An increase in the number of single adults, and particularly single adults over the age of 30, brings with it a need for increased intentionality toward single adults in churches. A study from Lifeway Research asked Protestant pastors how their churches specifically minister to single adults ages 30 and older. Most pastors encourage these single adults to serve in leadership (92%) and volunteer (91%) roles. Some offer small group Bible studies and classes specifically for them (45%) or plan social events for them (43%). Fewer than 1 in 3 (30%) offer large group Bible teaching times specifically for them. Another 5% of pastors say they do not specifically minister to single adults in any of these ways, and 2% say they minister in other ways.
“Clearly, pastors want single adults integrated into the life and ministry of their churches,” said Scott McConnell, executive director of Lifeway Research. “However, less than half of churches have programs in place to address the unique needs of single adults.”
Some churches more likely to provide specific single adult ministries
Larger churches tend to do more to specifically minister to their single adults. Pastors of the largest churches, those with more than 250 in attendance, are the most likely to say they offer small group Bible studies and classes (68%), plan social events (65%) and offer large group Bible teaching times (47%) specifically for them. And pastors at the smallest churches, those with fewer than 50 in attendance, are least likely to say they offer small group Bible studies and classes (29%) or large group Bible teaching times specifically for them (19%).
Although the majority of pastors in churches of every size say they encourage their single adults to serve in volunteer roles, larger churches emphasize this more than smaller churches. Pastors at churches with attendance of more than 250 (98%) or 100-249 (94%) are more likely than those at churches with 50-99 (89%) or fewer than 50 (85%) to encourage single adults to serve in volunteer roles.
“Normative churches with fewer than 100 in attendance typically only have a few adult Bible study classes,” McConnell said. “They must make a strategic choice about how those groups are organized. Some churches may organize Bible studies and fellowship times around marital status, but others may group by age, geography, gender or content being studied.”

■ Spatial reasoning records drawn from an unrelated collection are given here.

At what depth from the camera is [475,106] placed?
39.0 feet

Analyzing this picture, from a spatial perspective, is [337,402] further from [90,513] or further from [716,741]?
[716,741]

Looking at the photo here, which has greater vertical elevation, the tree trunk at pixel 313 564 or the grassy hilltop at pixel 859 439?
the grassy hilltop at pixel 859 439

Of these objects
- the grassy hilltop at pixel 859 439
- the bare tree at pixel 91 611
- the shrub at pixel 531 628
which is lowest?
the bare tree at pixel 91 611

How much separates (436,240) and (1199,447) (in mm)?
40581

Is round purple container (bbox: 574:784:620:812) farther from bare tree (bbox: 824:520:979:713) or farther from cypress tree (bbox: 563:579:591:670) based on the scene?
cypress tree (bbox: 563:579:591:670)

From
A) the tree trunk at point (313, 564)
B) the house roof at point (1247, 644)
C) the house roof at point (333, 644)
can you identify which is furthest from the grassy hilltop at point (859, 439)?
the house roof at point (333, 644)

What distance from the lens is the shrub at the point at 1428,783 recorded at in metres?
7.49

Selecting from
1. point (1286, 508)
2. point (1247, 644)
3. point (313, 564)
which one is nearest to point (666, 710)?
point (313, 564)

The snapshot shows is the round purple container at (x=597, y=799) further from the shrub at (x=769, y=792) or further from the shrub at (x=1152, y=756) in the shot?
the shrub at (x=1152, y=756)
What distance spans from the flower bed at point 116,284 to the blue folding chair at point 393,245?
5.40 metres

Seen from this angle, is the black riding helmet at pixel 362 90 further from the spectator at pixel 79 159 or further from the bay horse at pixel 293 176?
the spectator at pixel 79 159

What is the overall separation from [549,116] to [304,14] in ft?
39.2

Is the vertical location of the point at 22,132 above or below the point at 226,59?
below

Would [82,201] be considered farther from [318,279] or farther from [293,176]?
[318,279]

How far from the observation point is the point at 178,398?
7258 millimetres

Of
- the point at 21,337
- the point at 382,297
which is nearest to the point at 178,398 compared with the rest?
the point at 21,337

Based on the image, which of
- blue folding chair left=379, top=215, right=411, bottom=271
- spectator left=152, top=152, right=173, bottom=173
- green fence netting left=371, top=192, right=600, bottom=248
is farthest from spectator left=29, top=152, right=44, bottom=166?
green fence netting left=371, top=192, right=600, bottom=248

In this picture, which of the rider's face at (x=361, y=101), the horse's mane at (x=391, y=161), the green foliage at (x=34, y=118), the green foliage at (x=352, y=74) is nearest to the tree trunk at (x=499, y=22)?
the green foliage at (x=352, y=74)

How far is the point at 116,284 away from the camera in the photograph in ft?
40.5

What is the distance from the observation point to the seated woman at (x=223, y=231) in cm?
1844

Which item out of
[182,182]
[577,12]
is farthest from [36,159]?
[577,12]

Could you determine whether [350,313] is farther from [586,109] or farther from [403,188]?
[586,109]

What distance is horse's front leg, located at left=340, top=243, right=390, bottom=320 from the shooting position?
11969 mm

According to the Pew profile of single Americans, there are a higher percentage of single Black adults (47%) in the United States than single white adults (28%). This breakdown is reflected in the Lifeway Research data, as white pastors are least likely to offer some ministries specific for single adults. White pastors are the least likely to offer small group Bible studies and classes (42%) or to offer large group Bible teaching times (26%) specifically for single adults over the age of 30. African American pastors (70%) are the most likely to say their churches plan social events for these single adults.
Geographical demographics also signal how likely a pastor is to say their church specifically ministers to single adults over the age of 30 in particular ways. Pastors in the South are among the most likely to say their churches offer small group Bible studies and classes (52%), offer large group Bible teaching times (38%) or plan social events (47%) for them.
Pastors of some denominations are more likely than others to provide specific ministries for the single adults in their churches. Pentecostal (66%), non-denominational (57%) and Baptist (50%) pastors are among the most likely to say their churches offer small group Bible studies and classes for them. Pentecostal (49%) and non-denominational (41%) pastors are also more likely than Lutherans (25%) and Presbyterian/Reformed (21%) to offer large group Bible teaching times specifically for single adults over 30 years old. And Pentecostal (65%), non-denominational (55%) and Baptist (48%) pastors are among the most likely to plan social events for them.
“The Bible teaches that every member of the body of Christ is important and helps the body function as it should,” McConnell said. “Those instructions about working together as a church are accompanied by commands to love one another deeply as brothers and sisters (Romans 12:10). Programs may help organize this, but the biblical challenge to honor each other is personal.”